Anche la campagna vaccinale procede a ritmi lentissimi. “I vaccini sono arrivati quasi subito in Uganda, – rammenta Ruspantini – con una prima tranche di 400mila dosi di AstraZeneca, ma a questi se ne sono aggiunti ben pochi. A dispetto dei proclami, i vaccini per l’Africa finora sono rimasti solo sulla carta. E poi c’è un grande problema: convincere le persone a farsi immunizzare. La somministrazione è stata fatta soltanto a una percentuale infima della popolazione, qui la media come in altri stati africani è di circa il 2,7% del totale. Non si vaccina nessuno a causa di un concorso di fattori, una rete sanitaria assolutamente insufficiente, la difficoltà di distribuzione e di conservazione dei vaccini Rna che hanno bisogno di temperature molto basse, e una percezione della pericolosità del virus, come dicevo, molto bassa. In Uganda, come in gran parte dell’Africa nera, il covid non è il primo problema, rendiamoci conto che le persone vivono in condizioni molto difficili, spesso hanno altro a cui pensare”.

In Africa il virus continua circolare pressochè indisturbato, grazie al sottosviluppo e alla mancanza di un’azione globale efficace. A che serve fare la terza dose nel mondo sviluppato senza una vera strategia in grado di immunizzare anche i paesi più poveri? Con la retorica non si combatte il covid, che rischia di trovare terreno fertile per generare nuove varianti e rendersi ancora più pericoloso. E non saranno certo i muri a fermarlo. “Nelle nostre missioni siamo riusciti a vaccinare – racconta Ruspantini – circa l’80% dei nostri dipendenti, ma siamo un’eccezione.

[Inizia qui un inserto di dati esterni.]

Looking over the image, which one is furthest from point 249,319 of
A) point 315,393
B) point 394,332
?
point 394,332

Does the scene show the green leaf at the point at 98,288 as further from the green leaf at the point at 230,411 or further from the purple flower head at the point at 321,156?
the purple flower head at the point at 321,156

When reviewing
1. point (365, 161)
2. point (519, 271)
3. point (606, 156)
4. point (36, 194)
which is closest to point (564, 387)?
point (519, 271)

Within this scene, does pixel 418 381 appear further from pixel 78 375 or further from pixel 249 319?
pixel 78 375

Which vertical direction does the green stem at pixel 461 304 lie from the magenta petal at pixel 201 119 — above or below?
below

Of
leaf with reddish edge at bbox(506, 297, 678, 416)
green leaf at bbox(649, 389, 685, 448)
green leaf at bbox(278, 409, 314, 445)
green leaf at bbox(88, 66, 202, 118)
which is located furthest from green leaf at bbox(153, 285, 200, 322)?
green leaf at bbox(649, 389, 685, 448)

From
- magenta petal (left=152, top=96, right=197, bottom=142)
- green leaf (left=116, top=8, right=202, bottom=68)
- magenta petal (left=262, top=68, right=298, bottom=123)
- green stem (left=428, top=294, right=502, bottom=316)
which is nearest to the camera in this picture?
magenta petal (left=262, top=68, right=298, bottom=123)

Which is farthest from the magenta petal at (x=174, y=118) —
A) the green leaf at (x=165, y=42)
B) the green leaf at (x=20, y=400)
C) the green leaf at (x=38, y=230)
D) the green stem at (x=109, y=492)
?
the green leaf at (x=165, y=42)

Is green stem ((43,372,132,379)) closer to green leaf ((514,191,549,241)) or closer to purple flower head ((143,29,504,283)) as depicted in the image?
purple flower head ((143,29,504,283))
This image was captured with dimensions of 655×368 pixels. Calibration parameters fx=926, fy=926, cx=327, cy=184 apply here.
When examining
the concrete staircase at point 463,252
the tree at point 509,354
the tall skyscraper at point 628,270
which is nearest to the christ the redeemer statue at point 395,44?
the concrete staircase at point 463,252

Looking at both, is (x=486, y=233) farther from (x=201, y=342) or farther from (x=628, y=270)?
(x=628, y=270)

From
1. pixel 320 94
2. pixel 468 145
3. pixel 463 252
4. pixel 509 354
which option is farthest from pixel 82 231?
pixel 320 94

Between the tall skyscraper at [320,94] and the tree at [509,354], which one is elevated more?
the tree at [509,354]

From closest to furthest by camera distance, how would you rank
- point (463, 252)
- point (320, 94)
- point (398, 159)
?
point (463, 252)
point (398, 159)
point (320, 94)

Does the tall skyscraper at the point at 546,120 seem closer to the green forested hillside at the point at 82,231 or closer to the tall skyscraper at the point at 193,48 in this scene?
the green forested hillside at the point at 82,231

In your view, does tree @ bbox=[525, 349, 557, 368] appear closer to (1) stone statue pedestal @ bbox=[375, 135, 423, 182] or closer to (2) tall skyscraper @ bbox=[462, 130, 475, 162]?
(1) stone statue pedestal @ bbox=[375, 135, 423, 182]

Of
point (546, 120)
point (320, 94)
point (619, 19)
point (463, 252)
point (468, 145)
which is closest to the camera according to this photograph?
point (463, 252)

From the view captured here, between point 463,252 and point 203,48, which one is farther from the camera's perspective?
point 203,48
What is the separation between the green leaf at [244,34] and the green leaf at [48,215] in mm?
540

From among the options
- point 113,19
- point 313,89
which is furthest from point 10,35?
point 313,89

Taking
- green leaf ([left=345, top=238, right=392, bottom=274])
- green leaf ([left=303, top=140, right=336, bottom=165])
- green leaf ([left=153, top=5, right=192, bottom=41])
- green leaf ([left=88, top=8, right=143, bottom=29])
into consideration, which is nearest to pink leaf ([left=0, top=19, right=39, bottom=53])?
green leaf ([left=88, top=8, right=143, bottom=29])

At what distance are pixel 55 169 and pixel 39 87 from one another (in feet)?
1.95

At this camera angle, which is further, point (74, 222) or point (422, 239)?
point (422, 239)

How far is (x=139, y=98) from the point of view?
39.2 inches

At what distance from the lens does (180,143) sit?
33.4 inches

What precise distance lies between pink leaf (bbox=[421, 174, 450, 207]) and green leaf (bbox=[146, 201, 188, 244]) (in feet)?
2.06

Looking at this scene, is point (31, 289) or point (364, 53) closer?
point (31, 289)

Stiamo cercando di riprendere le nostre attività, come la scuola di formazione agricola che siamo riusciti a riaprire ad Alito nella provinca di Lira, naturalmente con l’autorizzazione delle autorità e riducendo al minimo i rischi attraverso le dovute precauzioni, ma la situazione resta molto difficile”. “Servono molti più vaccini – conclude – di quanti ne sono stati promessi e se disponessimo di scorte adeguate Africa Mission potrebbe diventare un hub per la somministrazione, come già avviene per i nostri studenti. Per questo chiediamo sostegno ai paesi ricchi, ma occorre anche una sensibilizzazione di tutte le persone per aiutare l’Africa e i paesi come l’Uganda”.